-- Selected passage follows --
FULL Documentary that accompanies this Section Introduction and Chapter One
Section One – The GEOLOGICAL EVIDENCE
In this section, we will look at the sequence of events that occurred directly after the last Ice Age and the consequences it had on the environment and landscape of Britain. If my hypothesis is correct, it will prove that these events increased the groundwater tables, not only in the South of Britain, but more importantly, at the case study site, Stonehenge.
|BGS Map showing ancient waterways|
If you study any British Geological Society (BGS) map of Britain you will notice it shows a series of bedrock, sedimentary and superficial deposits. At a scale of 1:50,000 km and below these deposits start to form a labyrinth of material that look like canals and gigantic waterways which lay under the surface on top of the bed rock. This lays testament to how the landscape must have looked at some stage in of our natural history and this is particularly prevalent in the Stonehenge area as well as other chalk bedrock outcrops.
-- Selected passage concluded --
-- Recorded data follows --
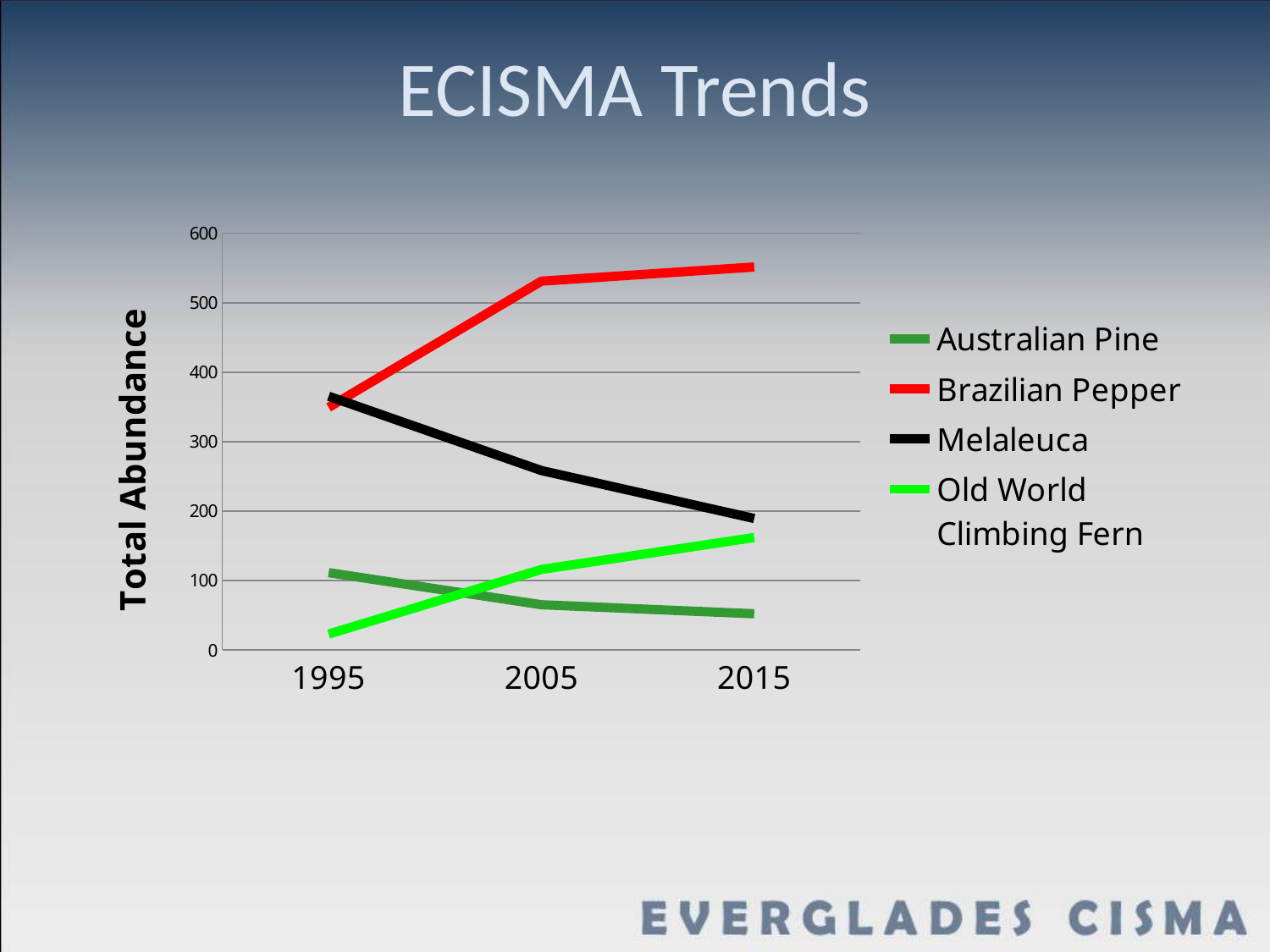
Is the value for Melaleuca in 2015 greater or less than 300? less Does the Brazilian Pepper line rise or fall from 1995 to 2015? rise In 2005, which is larger: Old World Climbing Fern or Australian Pine? Old World Climbing Fern How many years are plotted along the x axis? 3 Does the Melaleuca line rise or fall from 1995 to 2015? fall How many series does the legend list? 4 Is the value for Brazilian Pepper in 2015 greater or less than 500? greater Which species has the highest total abundance in 2015? Brazilian Pepper Does the Australian Pine line rise or fall from 1995 to 2015? fall What kind of chart is shown on the slide? line chart Which species has the lowest total abundance in 1995? Old World Climbing Fern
-- Recorded data concluded --
Work task A:
In the geology section, which site serves as the case study?
Work task B:
From the geology section, set down the text from "FULL Documentary that" up to and including "study site, Stonehenge.".

Answer space A:
Stonehenge

Answer space B:
FULL Documentary that accompanies this Section Introduction and Chapter One
Section One – The GEOLOGICAL EVIDENCE
In this section, we will look at the sequence of events that occurred directly after the last Ice Age and the consequences it had on the environment and landscape of Britain. If my hypothesis is correct, it will prove that these events increased the groundwater tables, not only in the South of Britain, but more importantly, at the case study site, Stonehenge.